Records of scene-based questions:
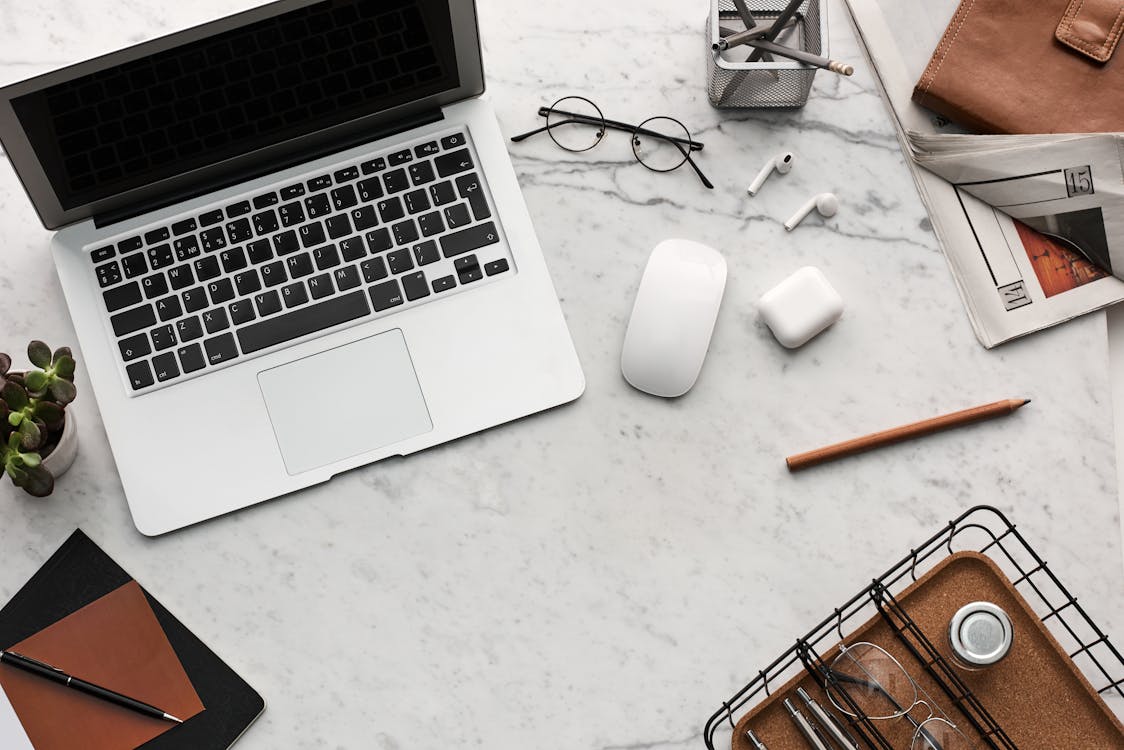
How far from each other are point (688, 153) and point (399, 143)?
303mm

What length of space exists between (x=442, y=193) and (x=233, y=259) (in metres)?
0.22

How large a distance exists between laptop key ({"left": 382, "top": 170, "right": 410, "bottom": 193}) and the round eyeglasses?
0.13 metres

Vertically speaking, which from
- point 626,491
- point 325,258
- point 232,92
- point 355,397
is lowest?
point 626,491

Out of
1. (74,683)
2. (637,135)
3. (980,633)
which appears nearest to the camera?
(980,633)

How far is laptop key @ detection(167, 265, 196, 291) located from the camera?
36.2 inches

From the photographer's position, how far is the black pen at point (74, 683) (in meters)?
0.89

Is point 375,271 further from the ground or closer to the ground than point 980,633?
further from the ground

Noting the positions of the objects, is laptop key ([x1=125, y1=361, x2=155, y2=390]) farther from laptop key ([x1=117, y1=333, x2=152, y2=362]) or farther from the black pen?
the black pen

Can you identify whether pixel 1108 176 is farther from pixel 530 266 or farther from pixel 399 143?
pixel 399 143

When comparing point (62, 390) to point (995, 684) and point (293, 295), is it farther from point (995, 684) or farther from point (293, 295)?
point (995, 684)

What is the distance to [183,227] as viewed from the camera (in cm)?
93

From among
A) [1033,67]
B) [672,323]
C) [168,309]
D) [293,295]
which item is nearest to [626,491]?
[672,323]

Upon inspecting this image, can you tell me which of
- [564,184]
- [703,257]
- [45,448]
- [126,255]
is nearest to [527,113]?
[564,184]

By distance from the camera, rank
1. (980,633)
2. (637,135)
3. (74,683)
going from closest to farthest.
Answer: (980,633), (74,683), (637,135)
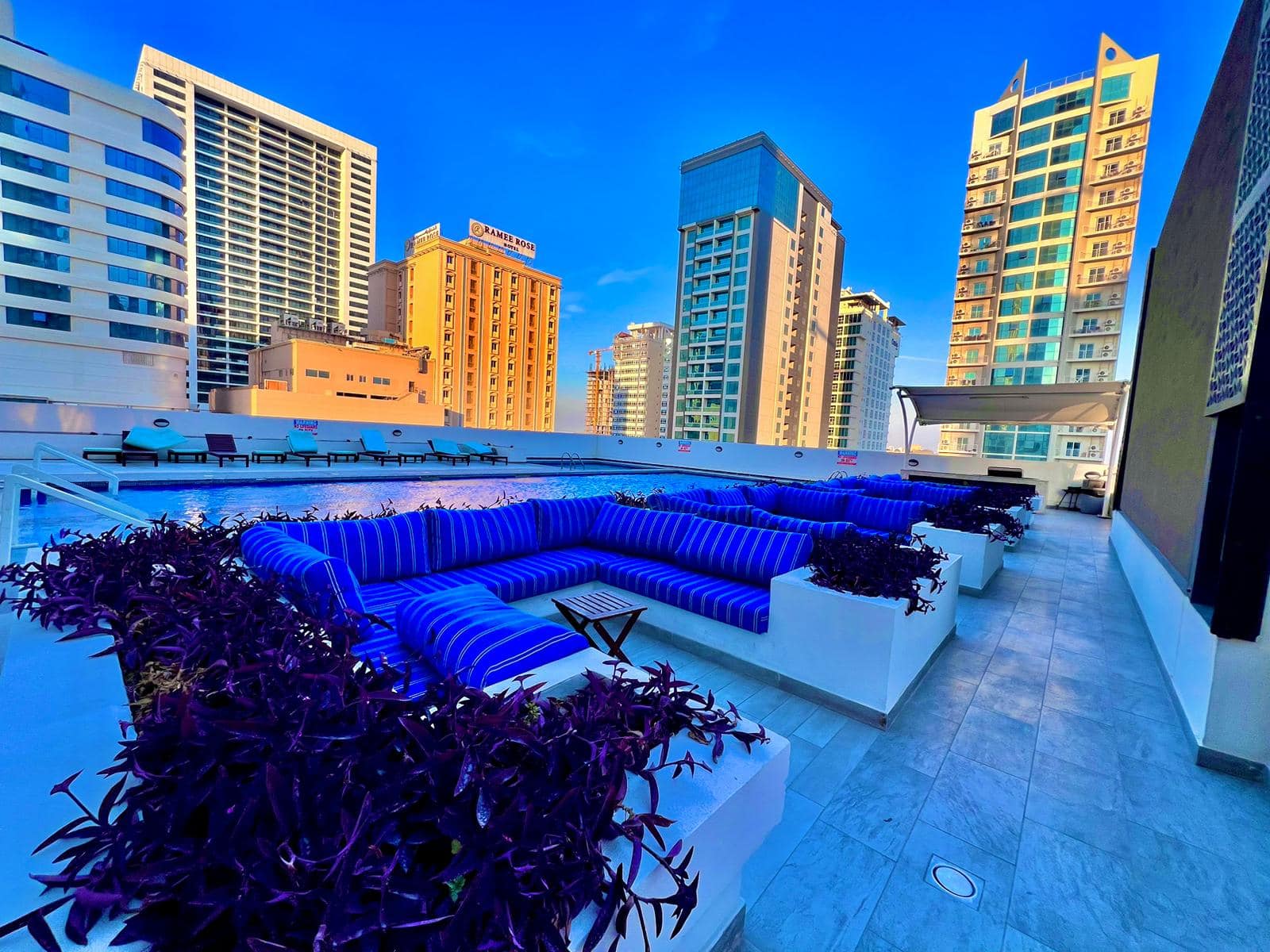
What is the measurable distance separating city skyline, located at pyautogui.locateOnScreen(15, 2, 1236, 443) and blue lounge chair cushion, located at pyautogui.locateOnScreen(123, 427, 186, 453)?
52.8ft

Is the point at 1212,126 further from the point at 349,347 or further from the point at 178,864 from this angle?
the point at 349,347

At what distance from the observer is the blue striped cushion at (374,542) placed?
3.14m

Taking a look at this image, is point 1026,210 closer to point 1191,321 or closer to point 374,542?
point 1191,321

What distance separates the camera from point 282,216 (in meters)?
61.8

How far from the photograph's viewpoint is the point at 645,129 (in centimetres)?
4897

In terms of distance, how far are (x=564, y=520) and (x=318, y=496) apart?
670cm

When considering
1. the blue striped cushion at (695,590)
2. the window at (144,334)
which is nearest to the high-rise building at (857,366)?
the window at (144,334)

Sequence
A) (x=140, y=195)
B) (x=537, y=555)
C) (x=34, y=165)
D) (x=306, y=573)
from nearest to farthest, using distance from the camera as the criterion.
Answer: (x=306, y=573), (x=537, y=555), (x=34, y=165), (x=140, y=195)

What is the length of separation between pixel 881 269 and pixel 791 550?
253 feet

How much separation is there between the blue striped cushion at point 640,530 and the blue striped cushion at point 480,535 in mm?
587

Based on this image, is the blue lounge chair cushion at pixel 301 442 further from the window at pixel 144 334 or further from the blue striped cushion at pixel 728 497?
the window at pixel 144 334

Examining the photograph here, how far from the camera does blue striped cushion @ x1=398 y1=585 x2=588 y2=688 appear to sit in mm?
1775

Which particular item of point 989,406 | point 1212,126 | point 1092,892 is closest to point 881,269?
point 989,406

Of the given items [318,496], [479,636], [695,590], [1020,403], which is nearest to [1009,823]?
[695,590]
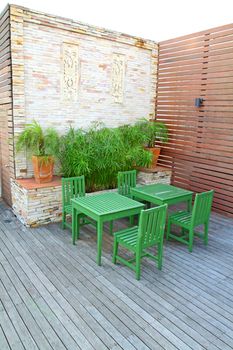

» **WRITTEN TASK**
Rewrite all of the records above with every occurrence of "laptop key" replaced by "keyboard key", leaving everything else unchanged. Omit the pictures from your answer.

» **FINISHED TASK**
How far from each other are point (688, 153) and point (399, 143)?
303mm

What length of space exists between (x=442, y=193) and (x=233, y=259) (in metres)?
0.22

How large a distance exists between keyboard key ({"left": 382, "top": 170, "right": 410, "bottom": 193}) and the round eyeglasses?
0.13 metres

Vertically speaking, which from
- point 626,491
- point 325,258
- point 232,92
- point 355,397
is lowest?
point 626,491

Out of
1. (74,683)
2. (637,135)
3. (980,633)
which appears nearest to the camera?
(980,633)

How far is keyboard key @ detection(167, 265, 196, 291) located from the camera?
36.2 inches

From the photographer's position, how far is the black pen at point (74, 683) (in meters)?
0.89

Is point 375,271 further from the ground or closer to the ground than point 980,633?
further from the ground

Noting the positions of the objects, is keyboard key ([x1=125, y1=361, x2=155, y2=390]) farther from keyboard key ([x1=117, y1=333, x2=152, y2=362]) or farther from the black pen?
the black pen

Can you identify whether pixel 1108 176 is farther from pixel 530 266 or farther from pixel 399 143?
pixel 399 143

When comparing point (62, 390) to point (995, 684) and point (293, 295), is it farther from point (995, 684) or farther from point (293, 295)?
point (995, 684)

What is the distance to [183,227] as viewed from the camera (in cm)?
93

From among
A) [1033,67]
B) [672,323]
C) [168,309]
D) [293,295]
which item is nearest to [626,491]?
[672,323]

Upon inspecting this image, can you tell me which of
- [564,184]
- [703,257]
- [45,448]
- [126,255]
is nearest to [527,113]?
[564,184]

By distance from the camera, rank
1. (980,633)
2. (637,135)
3. (74,683)
going from closest to farthest.
Answer: (980,633), (74,683), (637,135)
What is the measurable distance separating city skyline, located at pyautogui.locateOnScreen(15, 2, 1236, 443) and blue lounge chair cushion, located at pyautogui.locateOnScreen(123, 427, 186, 453)?
52.8ft

Is the point at 1212,126 further from the point at 349,347 or further from the point at 178,864 from this angle?
the point at 349,347

At what distance from the observer is the blue striped cushion at (374,542) placed?
3.14m

Taking a look at this image, is point 1026,210 closer to point 1191,321 or closer to point 374,542?
point 1191,321

What distance separates the camera from point 282,216 (in meters)?
61.8

How far from the photograph's viewpoint is the point at 645,129 (in centimetres)?
4897

In terms of distance, how far are (x=564, y=520) and (x=318, y=496) apart?
670cm

When considering
1. the blue striped cushion at (695,590)
2. the window at (144,334)
which is nearest to the high-rise building at (857,366)?
the window at (144,334)

Sequence
A) (x=140, y=195)
B) (x=537, y=555)
C) (x=34, y=165)
D) (x=306, y=573)
from nearest to farthest, using distance from the camera as the criterion.
Answer: (x=306, y=573), (x=537, y=555), (x=34, y=165), (x=140, y=195)

What is the length of separation between pixel 881 269 and pixel 791 550?
253 feet

How much separation is there between the blue striped cushion at point 640,530 and the blue striped cushion at point 480,535 in mm?
587

Based on this image, is the blue lounge chair cushion at pixel 301 442 further from the window at pixel 144 334 or further from the blue striped cushion at pixel 728 497?
the window at pixel 144 334

Examining the photograph here, how far from the camera does blue striped cushion @ x1=398 y1=585 x2=588 y2=688 appear to sit in mm?
1775

Which particular item of point 989,406 | point 1212,126 | point 1092,892 is closest to point 881,269?
point 989,406

Of the given items [318,496], [479,636], [695,590], [1020,403], which is nearest to [1009,823]?
[695,590]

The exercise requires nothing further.